(Beginning of Source information)

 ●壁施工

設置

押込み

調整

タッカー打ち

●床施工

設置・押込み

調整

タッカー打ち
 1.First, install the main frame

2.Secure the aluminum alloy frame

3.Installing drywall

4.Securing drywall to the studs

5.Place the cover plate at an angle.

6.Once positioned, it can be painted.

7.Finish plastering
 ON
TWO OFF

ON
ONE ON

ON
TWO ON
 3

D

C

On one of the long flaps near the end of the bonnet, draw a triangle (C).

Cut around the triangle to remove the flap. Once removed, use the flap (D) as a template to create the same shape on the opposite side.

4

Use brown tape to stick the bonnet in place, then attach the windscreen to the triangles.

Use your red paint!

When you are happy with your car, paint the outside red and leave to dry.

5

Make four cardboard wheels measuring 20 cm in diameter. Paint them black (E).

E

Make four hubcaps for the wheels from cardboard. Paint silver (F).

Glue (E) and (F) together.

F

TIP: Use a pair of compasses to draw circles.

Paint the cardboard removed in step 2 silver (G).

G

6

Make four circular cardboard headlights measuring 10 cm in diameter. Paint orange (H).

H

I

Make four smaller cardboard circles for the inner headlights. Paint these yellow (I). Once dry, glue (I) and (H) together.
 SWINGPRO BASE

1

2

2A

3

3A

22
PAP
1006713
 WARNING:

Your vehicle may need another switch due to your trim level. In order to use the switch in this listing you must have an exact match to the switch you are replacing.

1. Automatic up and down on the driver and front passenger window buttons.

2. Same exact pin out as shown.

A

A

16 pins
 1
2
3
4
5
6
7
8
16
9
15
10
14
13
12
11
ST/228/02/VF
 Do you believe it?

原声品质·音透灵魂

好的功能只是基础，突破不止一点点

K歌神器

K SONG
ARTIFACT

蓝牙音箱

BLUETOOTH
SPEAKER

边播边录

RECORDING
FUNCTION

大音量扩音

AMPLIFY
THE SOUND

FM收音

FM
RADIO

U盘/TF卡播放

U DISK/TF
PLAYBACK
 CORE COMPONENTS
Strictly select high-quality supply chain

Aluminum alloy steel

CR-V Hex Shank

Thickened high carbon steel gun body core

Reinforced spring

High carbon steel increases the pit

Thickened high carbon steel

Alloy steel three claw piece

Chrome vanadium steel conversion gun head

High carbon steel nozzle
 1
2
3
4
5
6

(End of Source information)

What you will do ->
Line by line, print the records above exactly as they stand.

Solution below ->
 ●壁施工

設置

押込み

調整

タッカー打ち

●床施工

設置・押込み

調整

タッカー打ち
 1.First, install the main frame

2.Secure the aluminum alloy frame

3.Installing drywall

4.Securing drywall to the studs

5.Place the cover plate at an angle.

6.Once positioned, it can be painted.

7.Finish plastering
 ON
TWO OFF

ON
ONE ON

ON
TWO ON
 3

D

C

On one of the long flaps near the end of the bonnet, draw a triangle (C).

Cut around the triangle to remove the flap. Once removed, use the flap (D) as a template to create the same shape on the opposite side.

4

Use brown tape to stick the bonnet in place, then attach the windscreen to the triangles.

Use your red paint!

When you are happy with your car, paint the outside red and leave to dry.

5

Make four cardboard wheels measuring 20 cm in diameter. Paint them black (E).

E

Make four hubcaps for the wheels from cardboard. Paint silver (F).

Glue (E) and (F) together.

F

TIP: Use a pair of compasses to draw circles.

Paint the cardboard removed in step 2 silver (G).

G

6

Make four circular cardboard headlights measuring 10 cm in diameter. Paint orange (H).

H

I

Make four smaller cardboard circles for the inner headlights. Paint these yellow (I). Once dry, glue (I) and (H) together.
 SWINGPRO BASE

1

2

2A

3

3A

22
PAP
1006713
 WARNING:

Your vehicle may need another switch due to your trim level. In order to use the switch in this listing you must have an exact match to the switch you are replacing.

1. Automatic up and down on the driver and front passenger window buttons.

2. Same exact pin out as shown.

A

A

16 pins
 1
2
3
4
5
6
7
8
16
9
15
10
14
13
12
11
ST/228/02/VF
 Do you believe it?

原声品质·音透灵魂

好的功能只是基础，突破不止一点点

K歌神器

K SONG
ARTIFACT

蓝牙音箱

BLUETOOTH
SPEAKER

边播边录

RECORDING
FUNCTION

大音量扩音

AMPLIFY
THE SOUND

FM收音

FM
RADIO

U盘/TF卡播放

U DISK/TF
PLAYBACK
 CORE COMPONENTS
Strictly select high-quality supply chain

Aluminum alloy steel

CR-V Hex Shank

Thickened high carbon steel gun body core

Reinforced spring

High carbon steel increases the pit

Thickened high carbon steel

Alloy steel three claw piece

Chrome vanadium steel conversion gun head

High carbon steel nozzle
 1
2
3
4
5
6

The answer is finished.